Short task a -
Can you quote the entries verbatim, starting from the beginning of the entries and going on through the line that contains "20.8 meters", with both ends included and the pictures left out?

Document section -
▽

Mistral-7B-WikiFineTuned

This project involves fine-tuning the Mistral-7B-Instruct model using the Wikipedia dataset. The goal is to create a model that provides accurate and informative text generation with a coherent and well-structured language output.

Model Description

Base Model: Mistral-7B
Fine-Tuned on: Wikitext-103-raw-v1
Purpose: The model is designed to offer the maximum amount of information with the shortest training time, aiming to provide accurate and informative content while maintaining a coherent and well-structured language output.
License: MIT

How to Use

To use this model, you can load it with the Hugging Face transformers library. Below is a basic example of how to use the model for text generation:

import torch
from transformers import AutoTokenizer, AutoModelForCausalLM, pipeline

# Load the tokenizer
tokenizer = AutoTokenizer.from_pretrained("Mesutby/mistral-7B-wikitext-finetuned")

# Load the model
model = AutoModelForCausalLM.from_pretrained("Mesutby/mistral-7B-wikitext-finetuned", 
                                             device_map="auto",
                                             load_in_4bit=True)

# Create the pipeline
generator = pipeline("text-generation", model=model, tokenizer=tokenizer)

# Generate text
prompt = "The future of AI is"
output = generator(prompt, max_new_tokens=50)
print(output[0]['generated_text'])

Inference API

You can also use the model directly via the Hugging Face Inference API:

import requests

API_URL = "https://api-inference.huggingface.co/models/Mesutby/mistral-7B-wikitext-finetuned"

△

[Questions about pictured scenes]
▽

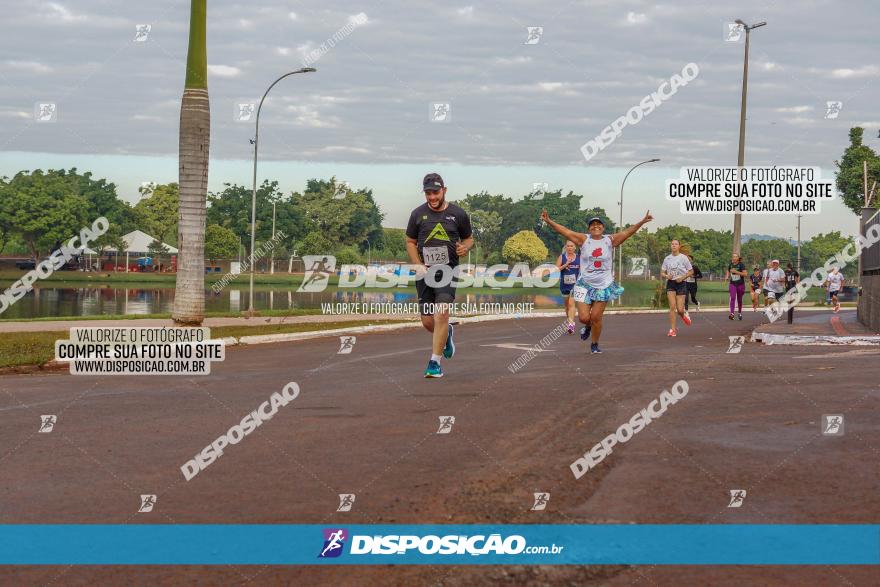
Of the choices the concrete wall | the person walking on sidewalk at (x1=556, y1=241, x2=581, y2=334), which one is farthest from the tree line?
the person walking on sidewalk at (x1=556, y1=241, x2=581, y2=334)

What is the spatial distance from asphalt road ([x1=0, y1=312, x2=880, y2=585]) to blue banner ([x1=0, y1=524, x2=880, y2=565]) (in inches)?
4.6

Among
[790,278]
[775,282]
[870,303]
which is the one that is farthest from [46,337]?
[790,278]

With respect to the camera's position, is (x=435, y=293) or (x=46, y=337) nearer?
(x=435, y=293)

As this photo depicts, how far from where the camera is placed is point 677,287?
20.8 meters

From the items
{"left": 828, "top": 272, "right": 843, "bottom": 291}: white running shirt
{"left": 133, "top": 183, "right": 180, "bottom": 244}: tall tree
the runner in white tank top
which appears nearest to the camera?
the runner in white tank top

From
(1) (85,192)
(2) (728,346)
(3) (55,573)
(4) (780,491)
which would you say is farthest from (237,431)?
(1) (85,192)

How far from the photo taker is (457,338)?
67.2ft

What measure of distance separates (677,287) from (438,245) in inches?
427

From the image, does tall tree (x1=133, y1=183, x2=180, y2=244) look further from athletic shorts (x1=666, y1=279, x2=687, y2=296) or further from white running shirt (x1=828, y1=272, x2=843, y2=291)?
athletic shorts (x1=666, y1=279, x2=687, y2=296)

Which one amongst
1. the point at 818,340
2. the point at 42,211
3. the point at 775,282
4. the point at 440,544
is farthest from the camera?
the point at 42,211

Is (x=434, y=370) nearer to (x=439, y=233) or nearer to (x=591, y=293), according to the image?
(x=439, y=233)

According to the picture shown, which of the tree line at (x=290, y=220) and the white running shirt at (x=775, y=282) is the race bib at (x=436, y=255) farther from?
the tree line at (x=290, y=220)

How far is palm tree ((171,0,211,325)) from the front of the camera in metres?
20.3

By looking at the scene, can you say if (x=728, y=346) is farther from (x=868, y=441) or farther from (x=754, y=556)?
(x=754, y=556)
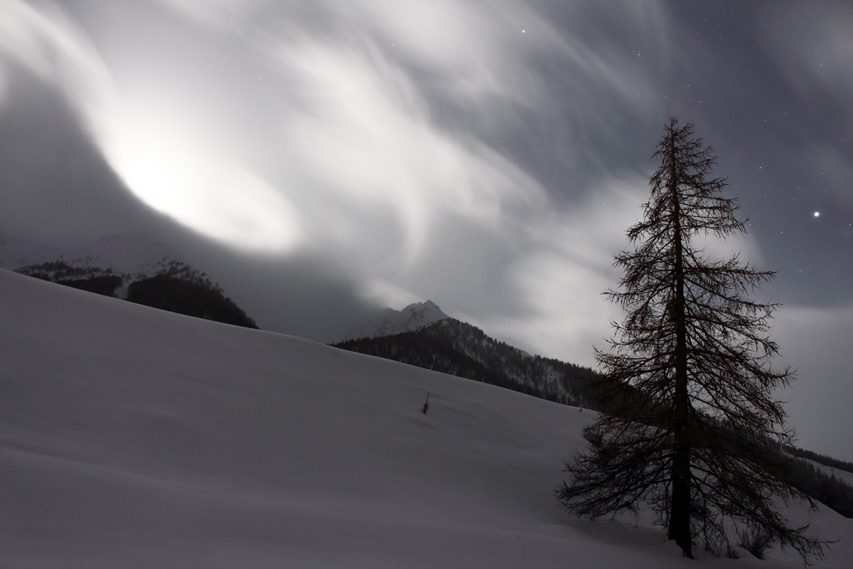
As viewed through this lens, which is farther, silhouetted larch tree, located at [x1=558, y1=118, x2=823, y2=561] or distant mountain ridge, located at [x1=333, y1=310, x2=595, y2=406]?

△

Short task b -
How would you put this sentence from the Mistral-7B fine-tuning page into Spanish: "The goal is to create a model that provides accurate and informative text generation with a coherent and well-structured language output."?

Exercise solution a -
Of the choices the concrete wall | the person walking on sidewalk at (x1=556, y1=241, x2=581, y2=334), which one is farthest from the tree line?
the person walking on sidewalk at (x1=556, y1=241, x2=581, y2=334)

What is the spatial distance from asphalt road ([x1=0, y1=312, x2=880, y2=585]) to blue banner ([x1=0, y1=524, x2=880, y2=565]) (in inches)?
4.6

Among
[790,278]
[775,282]
[870,303]
which is the one that is farthest from [46,337]?
[790,278]

With respect to the camera's position, is (x=435, y=293) or (x=46, y=337) nearer?
(x=435, y=293)

As this photo depicts, how far from where the camera is placed is point 677,287?
20.8 meters

Exercise solution b -
El objetivo es crear un modelo que ofrezca una generación de texto precisa e informativa, con una salida lingüística coherente y bien estructurada.